世界観を北欧神話にしたのは、素晴らしい選択ですね。
来たるべく神々の黄昏(ラグナロク)に向け、ヴァルキュリアたちが、勇敢な人間の魂を集め、華々しく戦い、そして死んだものには名誉ある死が与えられる……そんなフレーバーが、とても良い具合にシステムと絡まっているのです。
具体的に言うと、戦争で負けて死んでも勝利点が入ることがあるのです。
こうなると、勝利点のために死ぬというムーブが有効になり、
ここで略奪するよ
ほんと? じゃあ、ちょっと死にたいから、駆けつけようかな
と、死ぬために、戦場に兵士を送り込んだりすることもあるのです。
また、自分を含めて他の兵士が死ねば死ぬほど勝利点になる……みたいなときもあるので、ほんとうにただの賑やかしで戦争に関わりたがるプレイヤーも生まれたりして、勝利に至るルートが複数あり、キングメーカー問題が巧妙に解決されている点も好印象です。
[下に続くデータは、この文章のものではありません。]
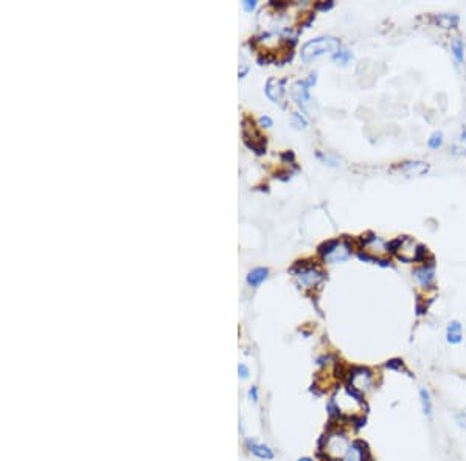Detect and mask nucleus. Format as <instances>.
Instances as JSON below:
<instances>
[{
  "label": "nucleus",
  "instance_id": "f257e3e1",
  "mask_svg": "<svg viewBox=\"0 0 466 461\" xmlns=\"http://www.w3.org/2000/svg\"><path fill=\"white\" fill-rule=\"evenodd\" d=\"M339 51V40L336 38H317L302 47V59L305 62H311L312 59L319 58L325 53H337Z\"/></svg>",
  "mask_w": 466,
  "mask_h": 461
},
{
  "label": "nucleus",
  "instance_id": "f03ea898",
  "mask_svg": "<svg viewBox=\"0 0 466 461\" xmlns=\"http://www.w3.org/2000/svg\"><path fill=\"white\" fill-rule=\"evenodd\" d=\"M314 82H315V73L310 75L308 79L295 82L291 89V95H292L294 101L297 103L300 107H303V109H306V104H308V101H310V87Z\"/></svg>",
  "mask_w": 466,
  "mask_h": 461
},
{
  "label": "nucleus",
  "instance_id": "7ed1b4c3",
  "mask_svg": "<svg viewBox=\"0 0 466 461\" xmlns=\"http://www.w3.org/2000/svg\"><path fill=\"white\" fill-rule=\"evenodd\" d=\"M348 447H350V444H348L347 436H344V435H333V436L328 438V443H326V449L325 450L334 458H341V457L344 458Z\"/></svg>",
  "mask_w": 466,
  "mask_h": 461
},
{
  "label": "nucleus",
  "instance_id": "20e7f679",
  "mask_svg": "<svg viewBox=\"0 0 466 461\" xmlns=\"http://www.w3.org/2000/svg\"><path fill=\"white\" fill-rule=\"evenodd\" d=\"M297 278H299V283H300L302 286H305V287H312V286H315V284H319V283L323 280V278H325V275H323L320 270L314 269V267H306V269H302V270L299 272Z\"/></svg>",
  "mask_w": 466,
  "mask_h": 461
},
{
  "label": "nucleus",
  "instance_id": "39448f33",
  "mask_svg": "<svg viewBox=\"0 0 466 461\" xmlns=\"http://www.w3.org/2000/svg\"><path fill=\"white\" fill-rule=\"evenodd\" d=\"M373 382V376H372V371H368L365 368H357L353 376H351V384H353V388H356L357 391L361 390H367L370 385Z\"/></svg>",
  "mask_w": 466,
  "mask_h": 461
},
{
  "label": "nucleus",
  "instance_id": "423d86ee",
  "mask_svg": "<svg viewBox=\"0 0 466 461\" xmlns=\"http://www.w3.org/2000/svg\"><path fill=\"white\" fill-rule=\"evenodd\" d=\"M284 79H275L271 78L266 84V93L268 96L275 101V103H281L283 101V95H284V89H283Z\"/></svg>",
  "mask_w": 466,
  "mask_h": 461
},
{
  "label": "nucleus",
  "instance_id": "0eeeda50",
  "mask_svg": "<svg viewBox=\"0 0 466 461\" xmlns=\"http://www.w3.org/2000/svg\"><path fill=\"white\" fill-rule=\"evenodd\" d=\"M398 168L407 176H423L429 171V165L425 162H406Z\"/></svg>",
  "mask_w": 466,
  "mask_h": 461
},
{
  "label": "nucleus",
  "instance_id": "6e6552de",
  "mask_svg": "<svg viewBox=\"0 0 466 461\" xmlns=\"http://www.w3.org/2000/svg\"><path fill=\"white\" fill-rule=\"evenodd\" d=\"M365 454H367L365 444H362L361 441H356L348 447L344 461H365Z\"/></svg>",
  "mask_w": 466,
  "mask_h": 461
},
{
  "label": "nucleus",
  "instance_id": "1a4fd4ad",
  "mask_svg": "<svg viewBox=\"0 0 466 461\" xmlns=\"http://www.w3.org/2000/svg\"><path fill=\"white\" fill-rule=\"evenodd\" d=\"M351 255V250H350V245L348 244H345V242H339L337 245H336V249L326 256L325 260H328V261H331V263H341V261H345L348 256Z\"/></svg>",
  "mask_w": 466,
  "mask_h": 461
},
{
  "label": "nucleus",
  "instance_id": "9d476101",
  "mask_svg": "<svg viewBox=\"0 0 466 461\" xmlns=\"http://www.w3.org/2000/svg\"><path fill=\"white\" fill-rule=\"evenodd\" d=\"M448 342L452 343V345H459L463 339V332H462V325L459 321H451L448 325Z\"/></svg>",
  "mask_w": 466,
  "mask_h": 461
},
{
  "label": "nucleus",
  "instance_id": "9b49d317",
  "mask_svg": "<svg viewBox=\"0 0 466 461\" xmlns=\"http://www.w3.org/2000/svg\"><path fill=\"white\" fill-rule=\"evenodd\" d=\"M415 278L420 281L421 286L425 287H429L432 280H433V267L429 266V267H421V269H417L415 270Z\"/></svg>",
  "mask_w": 466,
  "mask_h": 461
},
{
  "label": "nucleus",
  "instance_id": "f8f14e48",
  "mask_svg": "<svg viewBox=\"0 0 466 461\" xmlns=\"http://www.w3.org/2000/svg\"><path fill=\"white\" fill-rule=\"evenodd\" d=\"M432 19L440 28H444V30L454 28V27H457V24H459V17L454 16V14L452 16H449V14H438V16H433Z\"/></svg>",
  "mask_w": 466,
  "mask_h": 461
},
{
  "label": "nucleus",
  "instance_id": "ddd939ff",
  "mask_svg": "<svg viewBox=\"0 0 466 461\" xmlns=\"http://www.w3.org/2000/svg\"><path fill=\"white\" fill-rule=\"evenodd\" d=\"M451 153L454 155H462L466 154V127L460 131V134L455 137V140L451 146Z\"/></svg>",
  "mask_w": 466,
  "mask_h": 461
},
{
  "label": "nucleus",
  "instance_id": "4468645a",
  "mask_svg": "<svg viewBox=\"0 0 466 461\" xmlns=\"http://www.w3.org/2000/svg\"><path fill=\"white\" fill-rule=\"evenodd\" d=\"M268 278V269H263V267H258V269L252 270L247 276V281L250 286H258L260 283H263Z\"/></svg>",
  "mask_w": 466,
  "mask_h": 461
},
{
  "label": "nucleus",
  "instance_id": "2eb2a0df",
  "mask_svg": "<svg viewBox=\"0 0 466 461\" xmlns=\"http://www.w3.org/2000/svg\"><path fill=\"white\" fill-rule=\"evenodd\" d=\"M249 446H250V450H252V452L255 454L258 458H263V460H272V458H273L272 450H271L268 446L257 444V443H249Z\"/></svg>",
  "mask_w": 466,
  "mask_h": 461
},
{
  "label": "nucleus",
  "instance_id": "dca6fc26",
  "mask_svg": "<svg viewBox=\"0 0 466 461\" xmlns=\"http://www.w3.org/2000/svg\"><path fill=\"white\" fill-rule=\"evenodd\" d=\"M420 399H421V407H423V413L426 416L432 415V401H430V394L426 388L420 390Z\"/></svg>",
  "mask_w": 466,
  "mask_h": 461
},
{
  "label": "nucleus",
  "instance_id": "f3484780",
  "mask_svg": "<svg viewBox=\"0 0 466 461\" xmlns=\"http://www.w3.org/2000/svg\"><path fill=\"white\" fill-rule=\"evenodd\" d=\"M451 47H452V53H454L455 59H457V62H463V44H462V40L459 38H455L452 40Z\"/></svg>",
  "mask_w": 466,
  "mask_h": 461
},
{
  "label": "nucleus",
  "instance_id": "a211bd4d",
  "mask_svg": "<svg viewBox=\"0 0 466 461\" xmlns=\"http://www.w3.org/2000/svg\"><path fill=\"white\" fill-rule=\"evenodd\" d=\"M441 143H443V134H441V132H435V134H433V135L429 138V146H430L432 149L440 148Z\"/></svg>",
  "mask_w": 466,
  "mask_h": 461
},
{
  "label": "nucleus",
  "instance_id": "6ab92c4d",
  "mask_svg": "<svg viewBox=\"0 0 466 461\" xmlns=\"http://www.w3.org/2000/svg\"><path fill=\"white\" fill-rule=\"evenodd\" d=\"M350 58H351V53H350L348 50H342V51H337L336 55H334V59L337 61V62H347Z\"/></svg>",
  "mask_w": 466,
  "mask_h": 461
},
{
  "label": "nucleus",
  "instance_id": "aec40b11",
  "mask_svg": "<svg viewBox=\"0 0 466 461\" xmlns=\"http://www.w3.org/2000/svg\"><path fill=\"white\" fill-rule=\"evenodd\" d=\"M402 244V239L401 238H398V239H395V241H391V242H388L387 244V249L390 250V252H398V249H399V245Z\"/></svg>",
  "mask_w": 466,
  "mask_h": 461
},
{
  "label": "nucleus",
  "instance_id": "412c9836",
  "mask_svg": "<svg viewBox=\"0 0 466 461\" xmlns=\"http://www.w3.org/2000/svg\"><path fill=\"white\" fill-rule=\"evenodd\" d=\"M292 121L295 123V126H297V127H305V126H306V121L302 118V116H300L297 112L292 114Z\"/></svg>",
  "mask_w": 466,
  "mask_h": 461
},
{
  "label": "nucleus",
  "instance_id": "4be33fe9",
  "mask_svg": "<svg viewBox=\"0 0 466 461\" xmlns=\"http://www.w3.org/2000/svg\"><path fill=\"white\" fill-rule=\"evenodd\" d=\"M242 5H244V8L247 9V11H252V9L257 6V2H255V0H246V2H242Z\"/></svg>",
  "mask_w": 466,
  "mask_h": 461
},
{
  "label": "nucleus",
  "instance_id": "5701e85b",
  "mask_svg": "<svg viewBox=\"0 0 466 461\" xmlns=\"http://www.w3.org/2000/svg\"><path fill=\"white\" fill-rule=\"evenodd\" d=\"M401 365H402L401 360H390V362L386 363L387 368H401Z\"/></svg>",
  "mask_w": 466,
  "mask_h": 461
},
{
  "label": "nucleus",
  "instance_id": "b1692460",
  "mask_svg": "<svg viewBox=\"0 0 466 461\" xmlns=\"http://www.w3.org/2000/svg\"><path fill=\"white\" fill-rule=\"evenodd\" d=\"M260 123H261L263 126H266V127H269V126H272V120L269 118V116H261V120H260Z\"/></svg>",
  "mask_w": 466,
  "mask_h": 461
},
{
  "label": "nucleus",
  "instance_id": "393cba45",
  "mask_svg": "<svg viewBox=\"0 0 466 461\" xmlns=\"http://www.w3.org/2000/svg\"><path fill=\"white\" fill-rule=\"evenodd\" d=\"M333 6V2H328V3H317L315 8L317 9H330Z\"/></svg>",
  "mask_w": 466,
  "mask_h": 461
},
{
  "label": "nucleus",
  "instance_id": "a878e982",
  "mask_svg": "<svg viewBox=\"0 0 466 461\" xmlns=\"http://www.w3.org/2000/svg\"><path fill=\"white\" fill-rule=\"evenodd\" d=\"M457 420H459L460 425H465V427H466V413H462V415H459V416H457Z\"/></svg>",
  "mask_w": 466,
  "mask_h": 461
},
{
  "label": "nucleus",
  "instance_id": "bb28decb",
  "mask_svg": "<svg viewBox=\"0 0 466 461\" xmlns=\"http://www.w3.org/2000/svg\"><path fill=\"white\" fill-rule=\"evenodd\" d=\"M239 373H241V376H242V378H247L249 371H247L246 365H239Z\"/></svg>",
  "mask_w": 466,
  "mask_h": 461
},
{
  "label": "nucleus",
  "instance_id": "cd10ccee",
  "mask_svg": "<svg viewBox=\"0 0 466 461\" xmlns=\"http://www.w3.org/2000/svg\"><path fill=\"white\" fill-rule=\"evenodd\" d=\"M250 396L253 398V401H257V390L255 388H252V391H250Z\"/></svg>",
  "mask_w": 466,
  "mask_h": 461
},
{
  "label": "nucleus",
  "instance_id": "c85d7f7f",
  "mask_svg": "<svg viewBox=\"0 0 466 461\" xmlns=\"http://www.w3.org/2000/svg\"><path fill=\"white\" fill-rule=\"evenodd\" d=\"M299 461H312V460H310V458H302V460H299Z\"/></svg>",
  "mask_w": 466,
  "mask_h": 461
}]
</instances>
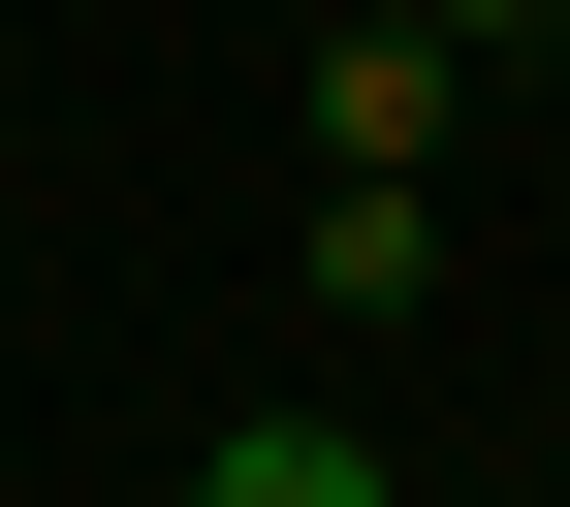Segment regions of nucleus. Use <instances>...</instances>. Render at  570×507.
<instances>
[{
  "mask_svg": "<svg viewBox=\"0 0 570 507\" xmlns=\"http://www.w3.org/2000/svg\"><path fill=\"white\" fill-rule=\"evenodd\" d=\"M444 96H475V64L412 32V0H381V32H317V191H444Z\"/></svg>",
  "mask_w": 570,
  "mask_h": 507,
  "instance_id": "obj_1",
  "label": "nucleus"
},
{
  "mask_svg": "<svg viewBox=\"0 0 570 507\" xmlns=\"http://www.w3.org/2000/svg\"><path fill=\"white\" fill-rule=\"evenodd\" d=\"M190 507H381V445H348V412H223V445H190Z\"/></svg>",
  "mask_w": 570,
  "mask_h": 507,
  "instance_id": "obj_2",
  "label": "nucleus"
},
{
  "mask_svg": "<svg viewBox=\"0 0 570 507\" xmlns=\"http://www.w3.org/2000/svg\"><path fill=\"white\" fill-rule=\"evenodd\" d=\"M285 285H317V318H412V285H444V223H412V191H317V254H285Z\"/></svg>",
  "mask_w": 570,
  "mask_h": 507,
  "instance_id": "obj_3",
  "label": "nucleus"
},
{
  "mask_svg": "<svg viewBox=\"0 0 570 507\" xmlns=\"http://www.w3.org/2000/svg\"><path fill=\"white\" fill-rule=\"evenodd\" d=\"M412 32H444V64H475V32H539V0H412Z\"/></svg>",
  "mask_w": 570,
  "mask_h": 507,
  "instance_id": "obj_4",
  "label": "nucleus"
}]
</instances>
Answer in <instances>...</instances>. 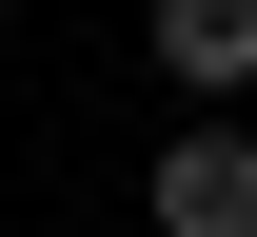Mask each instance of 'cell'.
<instances>
[{"label":"cell","instance_id":"cell-1","mask_svg":"<svg viewBox=\"0 0 257 237\" xmlns=\"http://www.w3.org/2000/svg\"><path fill=\"white\" fill-rule=\"evenodd\" d=\"M139 217L159 237H257V119H178L159 178H139Z\"/></svg>","mask_w":257,"mask_h":237},{"label":"cell","instance_id":"cell-2","mask_svg":"<svg viewBox=\"0 0 257 237\" xmlns=\"http://www.w3.org/2000/svg\"><path fill=\"white\" fill-rule=\"evenodd\" d=\"M139 40H159V79H178L198 119H237V99H257V0H159Z\"/></svg>","mask_w":257,"mask_h":237}]
</instances>
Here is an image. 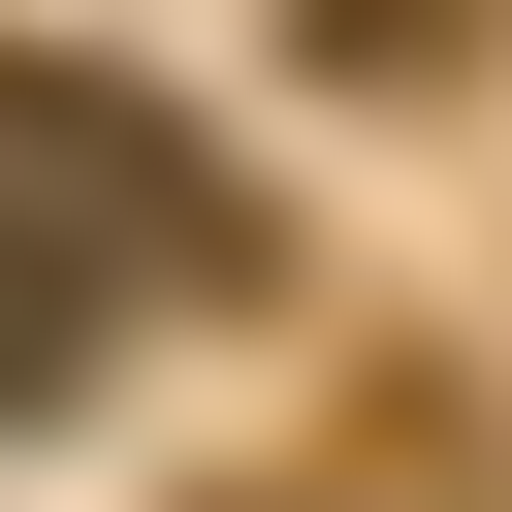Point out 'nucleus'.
I'll return each mask as SVG.
<instances>
[{
  "label": "nucleus",
  "mask_w": 512,
  "mask_h": 512,
  "mask_svg": "<svg viewBox=\"0 0 512 512\" xmlns=\"http://www.w3.org/2000/svg\"><path fill=\"white\" fill-rule=\"evenodd\" d=\"M128 288H224V192L96 96V64H0V416H64L128 352Z\"/></svg>",
  "instance_id": "obj_1"
}]
</instances>
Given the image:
全体的に、駆け引きと言うか、計算が、意外にボードゲームボードゲームしていて、ただの殴り合いアメリカンゲームとは一線を画しています。
結論
と言うわけで「どうせ、前時代的な殴り合いゲームでしょ?」というのは食わず嫌いと言わざるをえず、アメリカンな見た目だけれど、ドイツの血を継いだ正統派ボードゲームでした。
広くオススメします。
一緒に遊んだぺこらさんの感想
死者ロンダリングしたよ
何その冒涜的な用語!!
殺して、勝利点を貰って、また復活させてー
残酷!!
4人プレイどうだった?
面白かったよ。2人プレイに比べると、ユニット数が全体的に増えるから、ごちゃっと感があるかな。中央のユグドラシルの略奪も、みんな集まって決戦みたいになる
2人だと、最初から滅びているエリアがけっこうあるから、第2ラウンドくらいには、もう半分くらい壊滅してるよね
ボードの裏面を、2~3人用みたいにして、エリア数を減らせば良いのにね。離れてると隣接エリアでなくなってしまい、略奪に駆けつけられなくなっちゃうんだよね
ゆぐゆぐに1人は置いておけってことなのでは?
なんで、ユグドラシルに対して、そんなに親しげなの?
だってグラブルのユグドラシルは、ゆぐゆぐって言うでしょ
違うゲームの話じゃん! もうええわ、ありがとうございました
終わりに
事前に期待値が低めだったので、相対的に高評価になってしまいました。
これがBGGで30位というのは、ちょっと今でも首を傾げてしまいますが、全体的によく制御されており、バランスの良いゲームではあります。